今回は火打石をテーマにしたいと思います。
よく時代劇などで夫が外出のときに、同居する妻などが玄関先でカチカチと石を鳴らしているあれのことですね。
これは実は神道からきている深い背景のある話で、今回は火打石なしでまったく同じことができる術を公開したいと思います。

火打石とは?

火打石(ひうちいし)とは、硬い石と鋼鉄製の「火打金(ひうちがね)」を打ち付けて火花を発生させる道具、またはその石自体を指します。
この火花を、乾燥した麻の繊維や炭化させた布(火口:ほくち)に落として火種を作り、その火種から火を起こすのが基本的な使い方です。
日本では、古くは日本神話にも登場するなど、古くから使われてきた発火具です。
また、火花が厄を祓うと信じられ、外出前に「切り火(きりび)」として、火打石を打ち付けて清める風習もありました。

この切り火については、武士などが危険な場所に行かないといけないときにも絶対に生きて戻れるという考えになっていました。
そのため冒頭でも記載しましたように侍が同居している妻に切り火をしてもらうシーンが出てくるわけですね。

火打石を売っている神社は?

火打石を販売している神社はほぼ皆無です。
ただし京都・伏見稲荷大社 眼力社(がんりきしゃ)では、厄除けや縁起物として火打石を販売しているようです。
大変珍しいですし、うらやましいですねぇ。

多くの神社では神具店と提携しているか、または直接は販売していないケースもあります。
切り火の風習がある神社や、厄除けで有名な神社周辺の神具店などで扱われていることが多いようです。

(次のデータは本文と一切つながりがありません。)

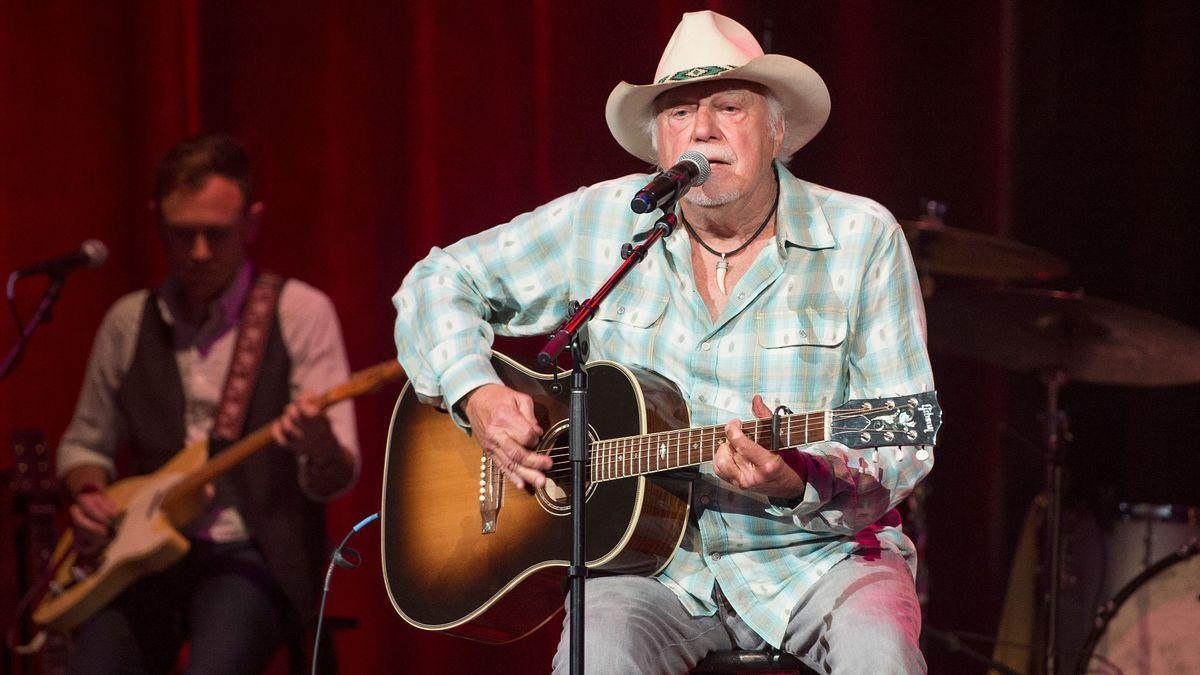 Jerry Jeff Walker died yesterday. #MusicCommunity #JohnPrine https://t.co/sL6sRuEGrg https://t.co/34eCIYME7B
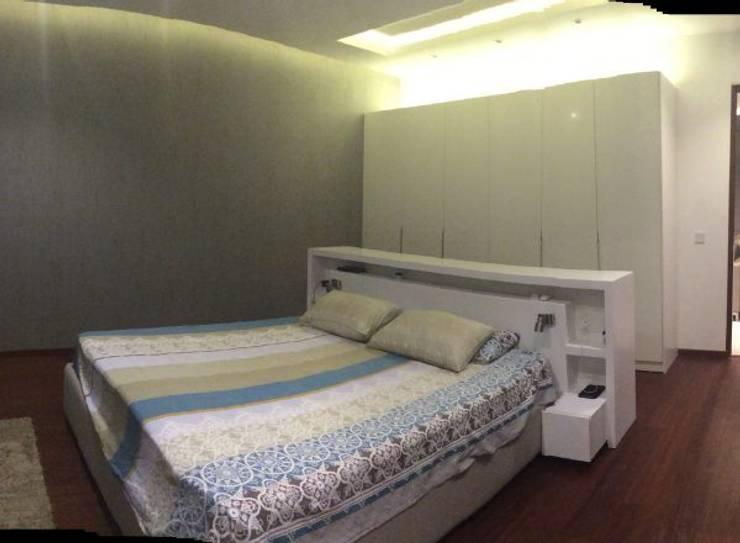Habitación, dormitorio Vila SS Whitefield | Bangalore | India: Dormitorios de estilo moderno de Studioapart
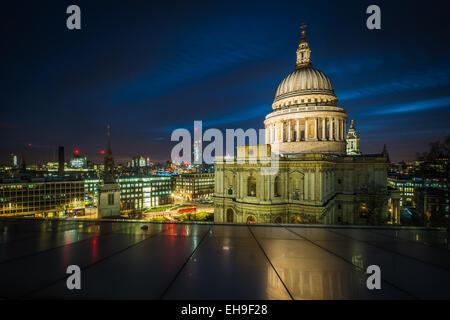 La Cathédrale St paul, à Londres Banque D'Images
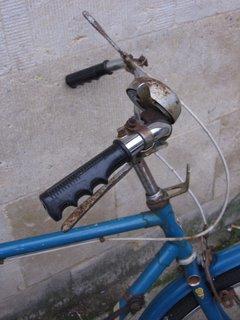 Bike outside Hertford College
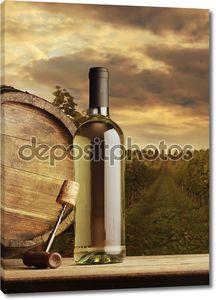 бутылка вина на фоне виноградник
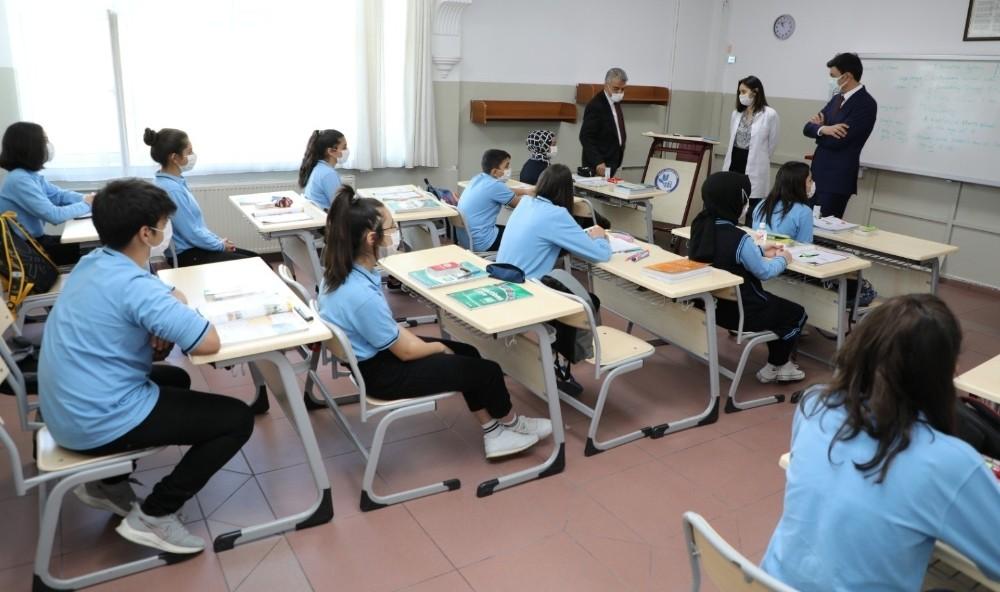 Erzincan'da HES kodu sorgusu yapılmadan okul ve pansiyonlara girilemeyecek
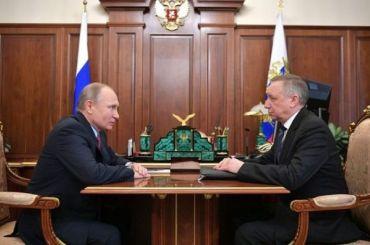 Путин разрешил иностранцам приезжать вПетербург поэлектронным визам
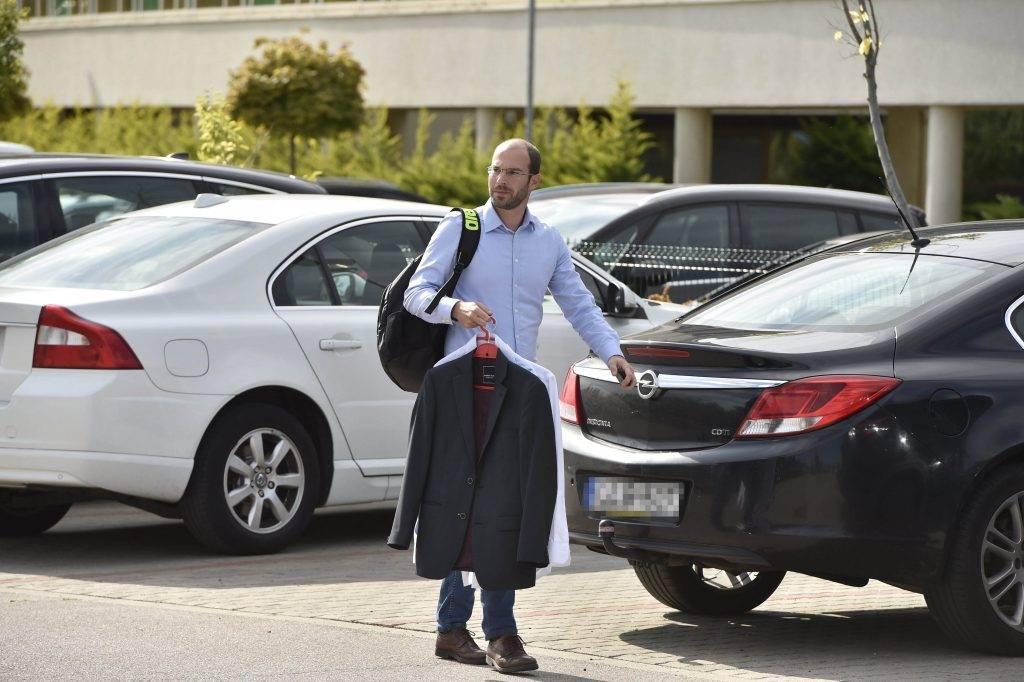 Velence, 2017. szeptember 13. Hollik Istán, a kereszténydemokrata párt parlamenti képviselõje érkezik a Fidesz-KDNP frakciószövetség háromnapos kihelyezett ülésére a velencei Velence Resort & Spa szállodához 2017. szeptember 13-án. MTI Fotó: Máthé Zoltán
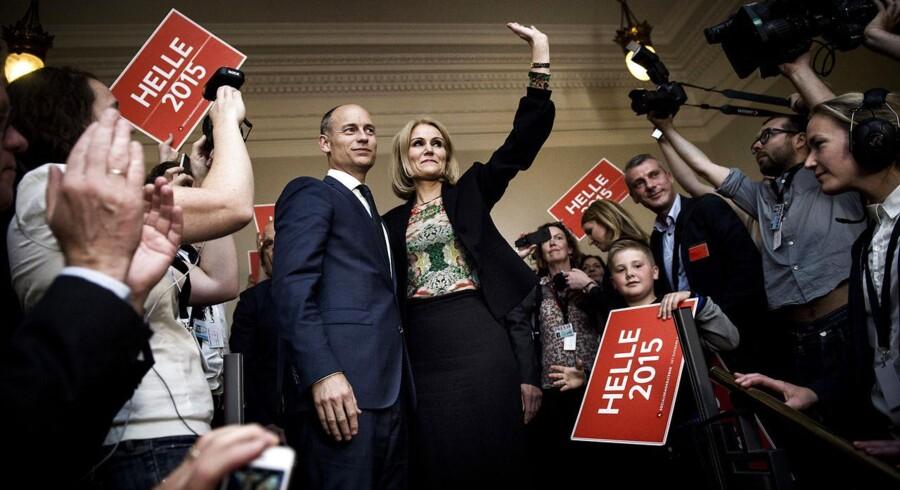 Helle Thorning-Schmidt går af som formand for Socialdemokraterne i Fællessalen på Christiansborg på valgnatten, torsdag den 18. juni 2015. (Foto: Thomas Lekfeldt/Scanpix 2015)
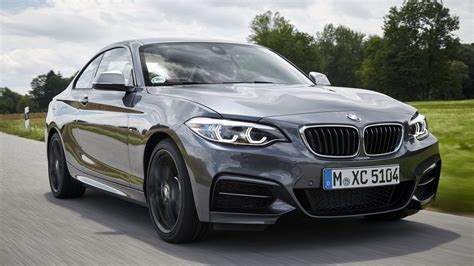 2019 bmw 2 series the 2019 bmw 2 series coupe retains rwd convertible model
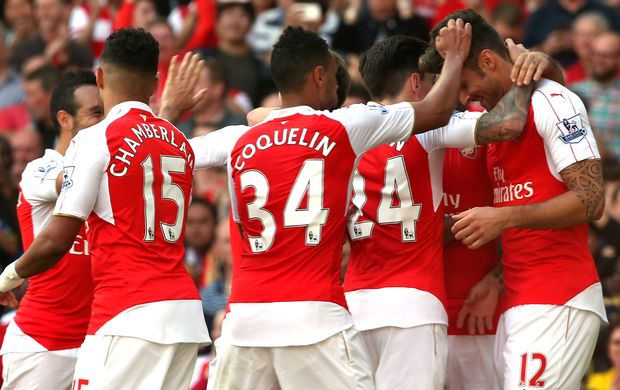 Arsenal players celebrate Olivier Giroud's goal.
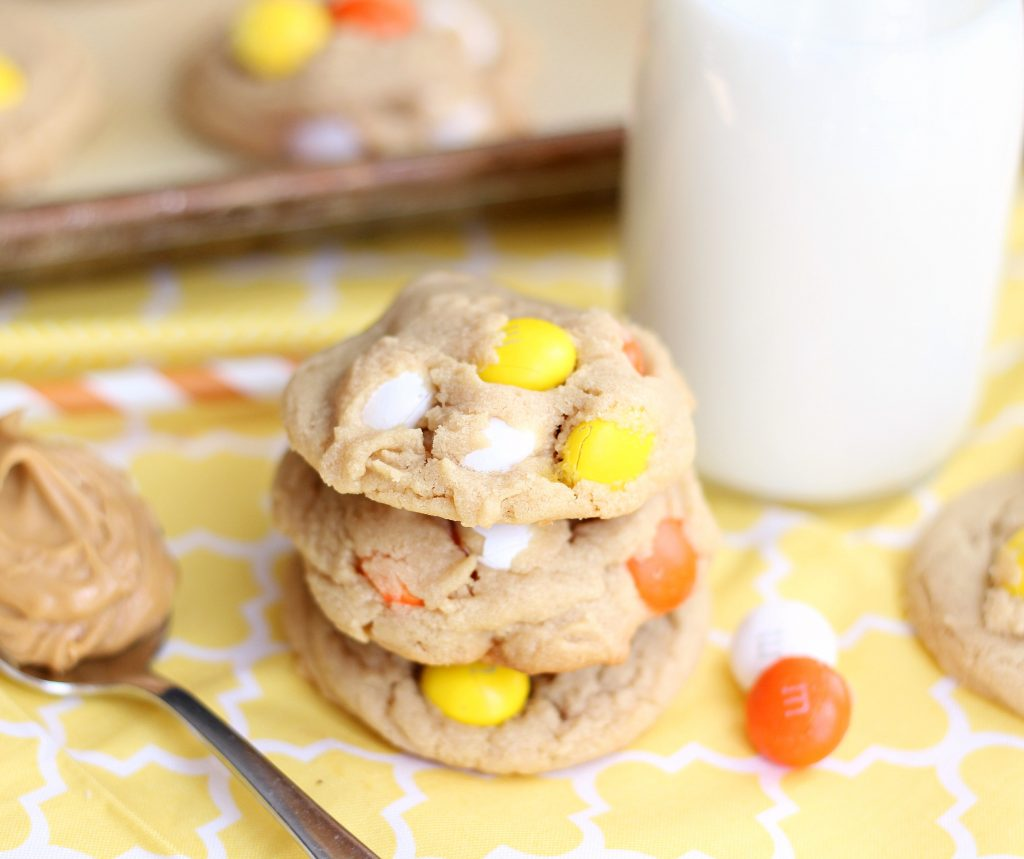Peanut Butter White Chocolate M&M Cookie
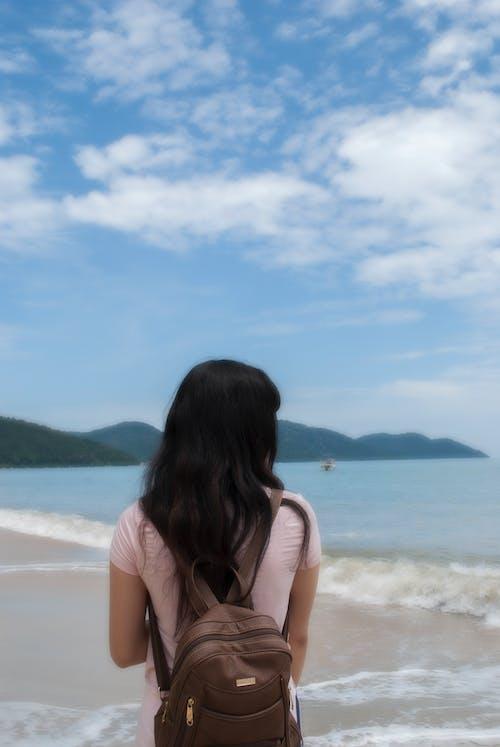 Základová fotografie zdarma na téma asijská holka, modrá, modrá obloha, pláž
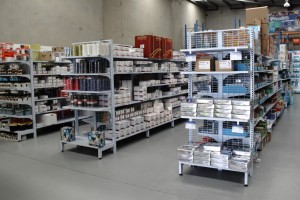 Bethel Shopfitting World supplies to many Electrical and Hardware store, including TLE, Cetnaj, MMEM, Haymans Electrical and many others. The shelving system showing below is: SYS-C Standard Duty Mesh Shelving SYS-CP Standard Duty Pegboard Shelving Slat Panel Displays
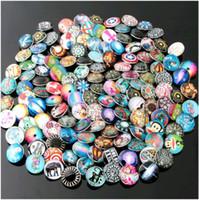 Precio de Broches para los encantos-Muchos diseños mezclan los botones rápidos de 18m m El cristal caliente de cristal de la venta del jengibre del metal abrocha los pedazos de los accesorios de la joyería de los pedazos de DIY Noosa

また、インターネット通販では、伊勢神宮や武蔵御嶽神社など、複数の神社の名前を冠した火打石が、神具店や個人売買サイトで販売されています。
これらの商品は、必ずしもその神社が直接販売しているわけではないことも知っておくと良いと思います。

猿田彦神社の火打石

以前、火打石といえば猿田彦神社(伊勢市)が有名でした。
しかし現在は授与停止となっていますね。
令和4年11月に授与停止となっていまて、現在のところ再開はされていませんね。
停止理由は欠品とされているので、石の調達が難しくなったのかもしれませんね。
非常にきれいな石での授与だったので残念ですが、従うしかありませんねぇ。

火打石と仏教

火打石の厄除けは、主に神道の考え方に深く根ざしたものです。
しかし、仏教においても、火の持つ「清浄な力」という点で共通する考え方があり、完全に無関係ではありません。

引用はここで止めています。